(Page images and extracted text)
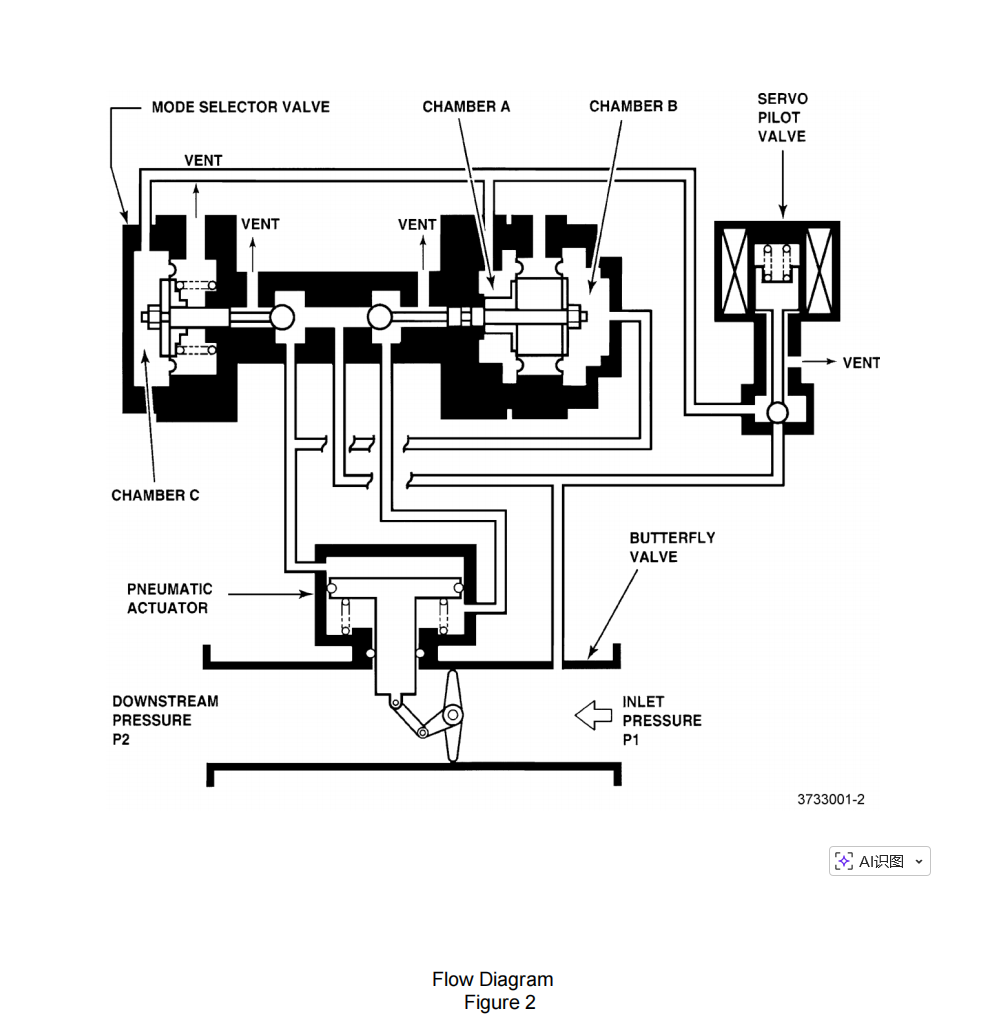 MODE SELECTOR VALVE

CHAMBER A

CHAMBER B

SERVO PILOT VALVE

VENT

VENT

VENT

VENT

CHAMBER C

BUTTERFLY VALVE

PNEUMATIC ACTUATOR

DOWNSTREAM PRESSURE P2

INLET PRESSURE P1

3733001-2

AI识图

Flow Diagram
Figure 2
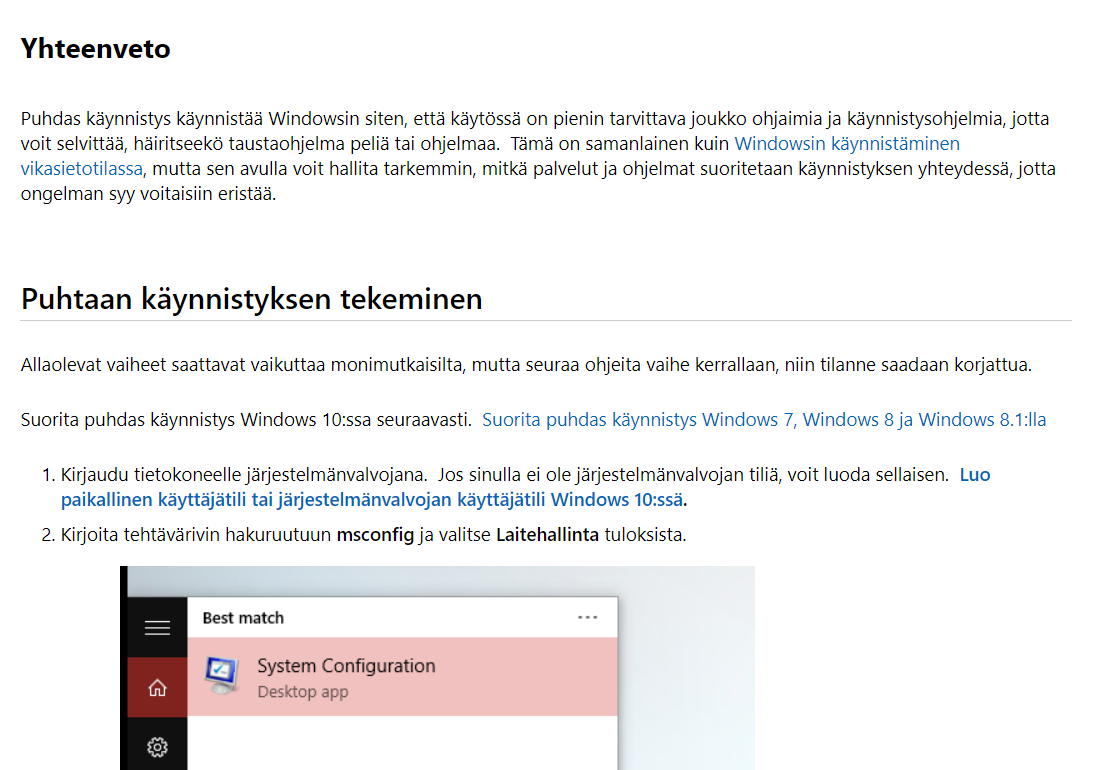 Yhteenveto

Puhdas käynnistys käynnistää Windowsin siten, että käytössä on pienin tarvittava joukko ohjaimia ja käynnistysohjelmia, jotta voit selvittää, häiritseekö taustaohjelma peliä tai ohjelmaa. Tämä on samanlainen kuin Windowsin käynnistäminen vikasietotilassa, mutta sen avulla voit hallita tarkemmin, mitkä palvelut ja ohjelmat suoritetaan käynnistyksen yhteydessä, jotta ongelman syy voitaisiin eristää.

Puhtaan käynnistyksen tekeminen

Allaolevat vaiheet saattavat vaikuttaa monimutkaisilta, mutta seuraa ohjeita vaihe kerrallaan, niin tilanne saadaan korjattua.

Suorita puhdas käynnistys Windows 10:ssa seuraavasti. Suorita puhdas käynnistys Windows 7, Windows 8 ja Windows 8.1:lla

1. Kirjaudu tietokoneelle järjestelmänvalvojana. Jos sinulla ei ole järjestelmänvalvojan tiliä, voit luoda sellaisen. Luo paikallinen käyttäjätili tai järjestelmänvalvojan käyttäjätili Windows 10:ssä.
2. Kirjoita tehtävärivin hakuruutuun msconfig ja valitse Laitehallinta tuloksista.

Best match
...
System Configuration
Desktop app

**What needs to be done:**
Your job is to repeat the data exactly, leaving each picture out.

**Output for this exercise:**
 MODE SELECTOR VALVE

CHAMBER A

CHAMBER B

SERVO PILOT VALVE

VENT

VENT

VENT

VENT

CHAMBER C

BUTTERFLY VALVE

PNEUMATIC ACTUATOR

DOWNSTREAM PRESSURE P2

INLET PRESSURE P1

3733001-2

AI识图

Flow Diagram
Figure 2
 Yhteenveto

Puhdas käynnistys käynnistää Windowsin siten, että käytössä on pienin tarvittava joukko ohjaimia ja käynnistysohjelmia, jotta voit selvittää, häiritseekö taustaohjelma peliä tai ohjelmaa. Tämä on samanlainen kuin Windowsin käynnistäminen vikasietotilassa, mutta sen avulla voit hallita tarkemmin, mitkä palvelut ja ohjelmat suoritetaan käynnistyksen yhteydessä, jotta ongelman syy voitaisiin eristää.

Puhtaan käynnistyksen tekeminen

Allaolevat vaiheet saattavat vaikuttaa monimutkaisilta, mutta seuraa ohjeita vaihe kerrallaan, niin tilanne saadaan korjattua.

Suorita puhdas käynnistys Windows 10:ssa seuraavasti. Suorita puhdas käynnistys Windows 7, Windows 8 ja Windows 8.1:lla

1. Kirjaudu tietokoneelle järjestelmänvalvojana. Jos sinulla ei ole järjestelmänvalvojan tiliä, voit luoda sellaisen. Luo paikallinen käyttäjätili tai järjestelmänvalvojan käyttäjätili Windows 10:ssä.
2. Kirjoita tehtävärivin hakuruutuun msconfig ja valitse Laitehallinta tuloksista.

Best match
...
System Configuration
Desktop app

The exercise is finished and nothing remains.